PASSAGE TO READ below:

The president's obsession with the economy is an extension of his obsession with wealth. He has only two lenses through which he sees the world, two yardsticks by which he measures everyone and everything: money and celebrity. He can't pretend otherwise because he doesn't bother to try. ...

During Sunday evening's briefing, when he was supposed to be comforting Americans on the precipice of financial ruin, he instead lamented the billions of dollars he had supposedly forgone to be president. Our self-glorifying "wartime president" morphed into a self-pitying Daddy Warbucks.

"I think it's very hard for rich people to run for office," he said. "It's far more costly. It's a very tough thing. Now, with all of that being said, I'm so glad I've done it. Because, you know, there are a lot rich people around. I've got a lot of rich friends, but they can't help and they can't do what I've done, in terms of helping this country." ...

It has been observed, accurately, that he's exactly the wrong leader for this crisis because he has thinned the ranks of responsible professionals in government, because he has hollowed out relevant departments and agencies, because he devalues science, because he degrades information and because he parted ways with credibility years ago.

But it's worse than that. He's facing judgment calls that require an emotional depth and a moral finesse that simply don't exist in him. ... [The economy is] all-defining and all-consuming [to Trump], the repository of his vanity and an expression of his virility.
David Leonhardt, New York Times, March 22, 2020:
How Trump Is Worsening the Virus Now

He has repeatedly decided not to get out in front of the virus. ... [H]e has moved slowly, presumably in the hope that things would somehow work out for the best. Only when it's clear that they aren't working for the best has he followed the advice that experts had been offering for weeks. He has then tried to rewrite recent history and claimed that his response had been aggressive from the start. ...

End of PASSAGE TO READ.
DATA LISTING below:

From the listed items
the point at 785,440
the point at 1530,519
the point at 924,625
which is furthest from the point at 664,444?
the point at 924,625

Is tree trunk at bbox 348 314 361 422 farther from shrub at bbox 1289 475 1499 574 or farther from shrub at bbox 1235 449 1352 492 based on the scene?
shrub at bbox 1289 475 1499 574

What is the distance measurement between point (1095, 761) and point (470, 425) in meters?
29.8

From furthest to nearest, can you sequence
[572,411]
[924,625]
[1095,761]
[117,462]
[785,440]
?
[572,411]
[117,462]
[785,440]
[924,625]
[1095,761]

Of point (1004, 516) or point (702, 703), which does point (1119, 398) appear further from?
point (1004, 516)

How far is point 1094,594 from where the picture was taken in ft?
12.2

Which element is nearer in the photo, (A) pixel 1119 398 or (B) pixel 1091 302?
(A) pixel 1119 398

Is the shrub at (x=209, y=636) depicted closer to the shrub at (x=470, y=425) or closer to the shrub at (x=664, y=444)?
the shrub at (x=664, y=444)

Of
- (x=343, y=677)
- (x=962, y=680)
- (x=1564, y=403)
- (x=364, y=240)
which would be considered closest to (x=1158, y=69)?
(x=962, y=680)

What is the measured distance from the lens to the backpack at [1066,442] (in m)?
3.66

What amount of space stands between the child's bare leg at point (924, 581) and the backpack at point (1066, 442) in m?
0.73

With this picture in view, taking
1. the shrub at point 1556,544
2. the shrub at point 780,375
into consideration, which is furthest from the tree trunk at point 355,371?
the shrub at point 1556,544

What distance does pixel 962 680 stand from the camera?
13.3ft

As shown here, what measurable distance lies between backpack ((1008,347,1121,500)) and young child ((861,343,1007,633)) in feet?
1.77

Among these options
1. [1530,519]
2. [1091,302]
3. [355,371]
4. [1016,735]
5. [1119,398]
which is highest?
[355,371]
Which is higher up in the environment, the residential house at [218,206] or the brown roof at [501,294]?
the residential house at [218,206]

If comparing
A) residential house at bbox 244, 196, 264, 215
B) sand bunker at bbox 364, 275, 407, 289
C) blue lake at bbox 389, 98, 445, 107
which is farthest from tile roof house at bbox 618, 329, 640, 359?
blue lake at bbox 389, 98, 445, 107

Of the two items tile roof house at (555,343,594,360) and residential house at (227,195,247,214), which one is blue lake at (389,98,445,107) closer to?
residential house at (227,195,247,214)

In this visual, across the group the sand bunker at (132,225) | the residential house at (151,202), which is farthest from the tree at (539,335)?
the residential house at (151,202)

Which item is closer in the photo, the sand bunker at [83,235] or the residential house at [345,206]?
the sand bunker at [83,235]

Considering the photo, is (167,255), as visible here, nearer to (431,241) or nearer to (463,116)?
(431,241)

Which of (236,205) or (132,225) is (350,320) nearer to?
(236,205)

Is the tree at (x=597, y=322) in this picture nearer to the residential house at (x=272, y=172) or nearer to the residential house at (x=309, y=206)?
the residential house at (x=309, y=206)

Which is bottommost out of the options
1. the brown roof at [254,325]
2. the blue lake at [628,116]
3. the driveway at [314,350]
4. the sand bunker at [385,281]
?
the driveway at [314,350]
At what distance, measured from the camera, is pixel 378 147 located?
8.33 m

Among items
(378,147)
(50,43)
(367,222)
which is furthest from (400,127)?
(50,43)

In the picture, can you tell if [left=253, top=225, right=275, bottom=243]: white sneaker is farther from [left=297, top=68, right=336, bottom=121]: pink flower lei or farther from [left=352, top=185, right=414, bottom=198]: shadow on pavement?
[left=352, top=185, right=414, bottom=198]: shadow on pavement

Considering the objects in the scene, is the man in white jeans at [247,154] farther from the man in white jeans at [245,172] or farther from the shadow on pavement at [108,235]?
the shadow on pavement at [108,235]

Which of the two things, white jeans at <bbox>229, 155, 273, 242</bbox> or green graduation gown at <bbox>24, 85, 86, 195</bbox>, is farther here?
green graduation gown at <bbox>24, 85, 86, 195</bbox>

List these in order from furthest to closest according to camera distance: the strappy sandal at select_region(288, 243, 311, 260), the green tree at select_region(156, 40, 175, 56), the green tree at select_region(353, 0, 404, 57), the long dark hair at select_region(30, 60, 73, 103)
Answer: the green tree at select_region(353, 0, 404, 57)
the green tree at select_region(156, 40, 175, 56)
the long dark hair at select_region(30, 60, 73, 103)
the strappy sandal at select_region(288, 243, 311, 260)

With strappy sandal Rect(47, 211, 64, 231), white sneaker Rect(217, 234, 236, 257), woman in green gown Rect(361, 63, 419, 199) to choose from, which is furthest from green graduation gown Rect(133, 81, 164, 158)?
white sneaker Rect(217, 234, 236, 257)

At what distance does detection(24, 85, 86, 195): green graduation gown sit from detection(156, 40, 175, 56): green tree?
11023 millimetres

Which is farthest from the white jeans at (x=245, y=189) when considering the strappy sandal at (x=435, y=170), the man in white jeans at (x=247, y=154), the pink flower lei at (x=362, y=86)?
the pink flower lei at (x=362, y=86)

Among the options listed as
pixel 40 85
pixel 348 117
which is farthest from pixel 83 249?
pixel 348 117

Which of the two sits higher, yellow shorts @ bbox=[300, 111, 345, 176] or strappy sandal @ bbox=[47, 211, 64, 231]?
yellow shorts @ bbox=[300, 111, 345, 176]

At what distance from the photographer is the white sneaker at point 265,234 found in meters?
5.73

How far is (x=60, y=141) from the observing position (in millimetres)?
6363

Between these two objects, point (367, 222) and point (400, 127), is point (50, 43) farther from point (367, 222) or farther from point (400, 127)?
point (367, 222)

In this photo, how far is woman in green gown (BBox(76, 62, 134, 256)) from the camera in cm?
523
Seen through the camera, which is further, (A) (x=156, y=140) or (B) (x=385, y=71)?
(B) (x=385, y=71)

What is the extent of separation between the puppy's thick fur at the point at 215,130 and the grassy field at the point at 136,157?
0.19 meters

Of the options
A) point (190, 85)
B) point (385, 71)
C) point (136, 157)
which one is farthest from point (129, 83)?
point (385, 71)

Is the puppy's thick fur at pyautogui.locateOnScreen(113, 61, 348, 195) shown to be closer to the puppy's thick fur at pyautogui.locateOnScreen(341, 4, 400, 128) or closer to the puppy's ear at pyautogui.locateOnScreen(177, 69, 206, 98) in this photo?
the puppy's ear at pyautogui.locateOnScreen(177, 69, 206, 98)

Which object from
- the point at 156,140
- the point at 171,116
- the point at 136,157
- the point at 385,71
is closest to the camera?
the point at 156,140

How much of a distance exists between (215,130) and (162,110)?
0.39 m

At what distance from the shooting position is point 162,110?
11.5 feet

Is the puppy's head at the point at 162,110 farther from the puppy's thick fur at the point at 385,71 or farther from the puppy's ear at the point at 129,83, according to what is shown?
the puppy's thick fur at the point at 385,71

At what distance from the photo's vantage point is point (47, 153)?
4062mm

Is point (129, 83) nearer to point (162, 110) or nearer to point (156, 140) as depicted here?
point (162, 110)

End of DATA LISTING.
DATA LISTING below:

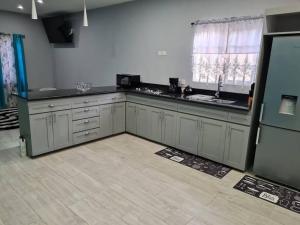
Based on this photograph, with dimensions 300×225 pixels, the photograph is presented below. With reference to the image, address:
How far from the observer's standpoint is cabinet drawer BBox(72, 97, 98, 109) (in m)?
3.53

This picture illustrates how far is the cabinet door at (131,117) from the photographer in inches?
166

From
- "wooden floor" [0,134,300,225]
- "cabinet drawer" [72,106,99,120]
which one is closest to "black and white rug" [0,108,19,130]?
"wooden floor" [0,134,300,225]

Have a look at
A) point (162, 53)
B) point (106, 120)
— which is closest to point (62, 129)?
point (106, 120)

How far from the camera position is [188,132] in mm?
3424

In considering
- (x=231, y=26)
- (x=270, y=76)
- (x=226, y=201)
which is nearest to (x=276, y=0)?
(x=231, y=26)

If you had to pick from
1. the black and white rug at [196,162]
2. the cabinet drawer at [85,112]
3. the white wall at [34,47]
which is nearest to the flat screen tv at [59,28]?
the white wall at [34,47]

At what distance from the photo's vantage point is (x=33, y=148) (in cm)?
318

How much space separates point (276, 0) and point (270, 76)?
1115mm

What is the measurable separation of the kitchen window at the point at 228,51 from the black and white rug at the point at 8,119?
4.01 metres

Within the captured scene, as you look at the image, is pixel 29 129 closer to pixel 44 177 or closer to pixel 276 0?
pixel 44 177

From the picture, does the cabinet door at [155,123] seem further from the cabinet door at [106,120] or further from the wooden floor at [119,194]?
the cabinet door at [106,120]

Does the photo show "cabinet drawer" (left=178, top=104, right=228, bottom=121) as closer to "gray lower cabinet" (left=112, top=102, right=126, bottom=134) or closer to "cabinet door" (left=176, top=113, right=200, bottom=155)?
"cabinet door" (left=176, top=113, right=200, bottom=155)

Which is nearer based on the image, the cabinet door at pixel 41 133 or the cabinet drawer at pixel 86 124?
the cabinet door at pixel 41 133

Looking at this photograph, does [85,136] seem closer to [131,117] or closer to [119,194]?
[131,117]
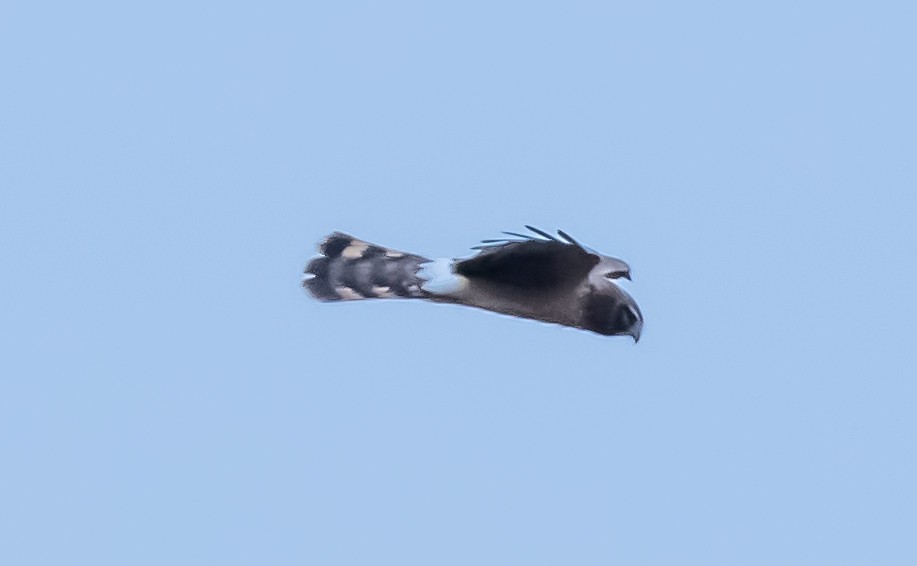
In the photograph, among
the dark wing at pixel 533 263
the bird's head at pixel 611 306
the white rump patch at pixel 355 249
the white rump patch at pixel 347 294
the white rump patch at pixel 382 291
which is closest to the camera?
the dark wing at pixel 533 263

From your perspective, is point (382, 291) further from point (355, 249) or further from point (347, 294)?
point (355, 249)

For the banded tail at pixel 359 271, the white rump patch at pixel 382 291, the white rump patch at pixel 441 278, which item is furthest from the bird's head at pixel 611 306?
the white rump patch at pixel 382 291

End of DATA LISTING.
DATA LISTING below:

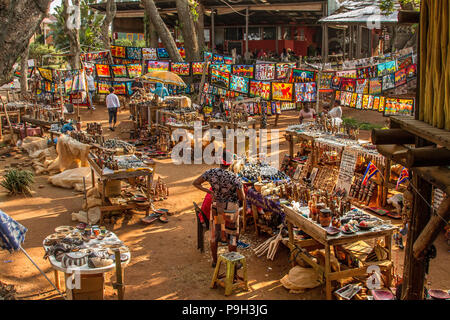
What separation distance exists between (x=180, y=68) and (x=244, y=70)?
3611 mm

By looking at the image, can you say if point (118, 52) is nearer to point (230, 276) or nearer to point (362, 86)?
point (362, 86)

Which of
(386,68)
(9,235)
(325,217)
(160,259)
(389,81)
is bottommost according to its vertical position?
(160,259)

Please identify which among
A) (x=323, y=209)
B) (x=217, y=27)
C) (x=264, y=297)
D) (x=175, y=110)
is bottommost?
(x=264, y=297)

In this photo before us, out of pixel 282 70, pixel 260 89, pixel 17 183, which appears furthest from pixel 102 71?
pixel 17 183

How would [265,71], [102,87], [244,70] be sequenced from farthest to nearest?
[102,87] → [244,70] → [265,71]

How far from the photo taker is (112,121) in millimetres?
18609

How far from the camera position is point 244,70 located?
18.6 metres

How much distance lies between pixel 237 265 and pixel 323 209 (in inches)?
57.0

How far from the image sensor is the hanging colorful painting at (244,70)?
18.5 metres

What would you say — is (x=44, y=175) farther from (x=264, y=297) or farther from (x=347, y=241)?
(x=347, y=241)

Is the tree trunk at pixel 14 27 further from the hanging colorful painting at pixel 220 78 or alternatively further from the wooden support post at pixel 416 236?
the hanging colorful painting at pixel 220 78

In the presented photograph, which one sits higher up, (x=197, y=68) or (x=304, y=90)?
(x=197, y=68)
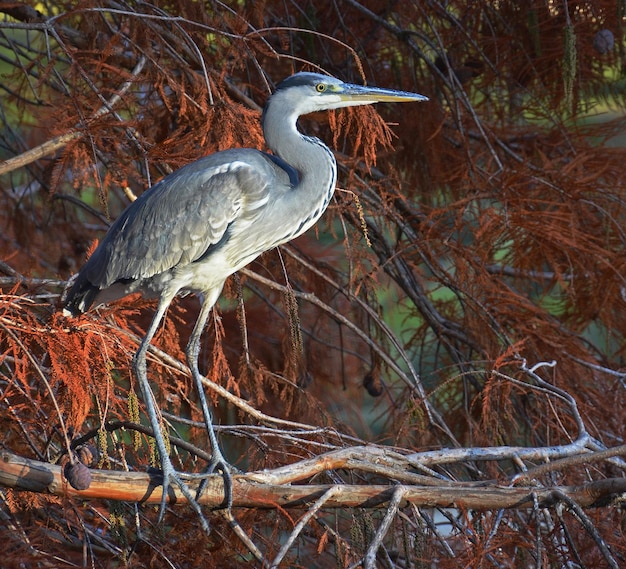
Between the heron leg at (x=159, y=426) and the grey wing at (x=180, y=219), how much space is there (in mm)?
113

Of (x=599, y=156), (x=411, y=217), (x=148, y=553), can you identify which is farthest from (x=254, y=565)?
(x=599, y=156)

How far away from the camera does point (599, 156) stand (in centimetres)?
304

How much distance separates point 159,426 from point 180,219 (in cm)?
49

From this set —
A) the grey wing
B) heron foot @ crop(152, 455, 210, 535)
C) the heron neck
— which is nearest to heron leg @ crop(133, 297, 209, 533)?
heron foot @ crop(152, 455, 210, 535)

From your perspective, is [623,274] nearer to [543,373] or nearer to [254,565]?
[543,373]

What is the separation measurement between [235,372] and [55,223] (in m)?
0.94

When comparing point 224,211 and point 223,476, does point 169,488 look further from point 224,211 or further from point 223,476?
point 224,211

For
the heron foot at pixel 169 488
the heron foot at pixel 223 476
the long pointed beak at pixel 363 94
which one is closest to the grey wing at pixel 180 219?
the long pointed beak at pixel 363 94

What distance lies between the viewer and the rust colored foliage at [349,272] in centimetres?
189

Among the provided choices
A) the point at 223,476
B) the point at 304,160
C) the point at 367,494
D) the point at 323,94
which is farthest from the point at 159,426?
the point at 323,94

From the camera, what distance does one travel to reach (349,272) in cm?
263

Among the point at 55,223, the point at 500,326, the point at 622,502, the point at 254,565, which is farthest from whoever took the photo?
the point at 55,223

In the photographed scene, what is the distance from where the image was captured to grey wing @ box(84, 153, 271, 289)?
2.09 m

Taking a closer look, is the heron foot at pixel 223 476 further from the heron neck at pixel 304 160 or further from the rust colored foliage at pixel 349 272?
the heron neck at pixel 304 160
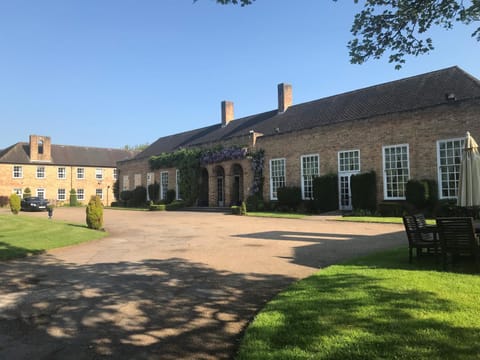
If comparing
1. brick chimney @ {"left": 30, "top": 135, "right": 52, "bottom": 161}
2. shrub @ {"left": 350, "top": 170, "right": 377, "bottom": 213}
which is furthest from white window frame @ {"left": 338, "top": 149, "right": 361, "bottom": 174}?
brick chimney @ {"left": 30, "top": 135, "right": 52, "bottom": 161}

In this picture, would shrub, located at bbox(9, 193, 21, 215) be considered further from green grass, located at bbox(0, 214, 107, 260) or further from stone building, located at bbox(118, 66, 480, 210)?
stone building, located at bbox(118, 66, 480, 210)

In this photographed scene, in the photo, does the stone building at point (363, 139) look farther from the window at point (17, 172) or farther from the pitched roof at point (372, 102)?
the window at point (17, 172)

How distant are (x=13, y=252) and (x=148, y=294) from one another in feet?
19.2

End of DATA LISTING.

> **TASK 1**:
Answer these questions from the passage on the president and the crisis.
(a) By what two yardsticks does the president measure everyone and everything?
(b) In the president's remarks at Sunday evening's briefing, what does he say is very hard for rich people to do?
(c) In the part headed "How Trump Is Worsening the Virus Now," what has he claimed about his response?
> **TASK 2**:
Quote the part of the passage on the president and the crisis that runs between "It has been" and "of his virility.", inclusive.

> **EXERCISE RESPONSE 1**:
(a) Money and celebrity.
(b) To run for office.
(c) That it had been aggressive from the start.

> **EXERCISE RESPONSE 2**:
It has been observed, accurately, that he's exactly the wrong leader for this crisis because he has thinned the ranks of responsible professionals in government, because he has hollowed out relevant departments and agencies, because he devalues science, because he degrades information and because he parted ways with credibility years ago.

But it's worse than that. He's facing judgment calls that require an emotional depth and a moral finesse that simply don't exist in him. ... [The economy is] all-defining and all-consuming [to Trump], the repository of his vanity and an expression of his virility.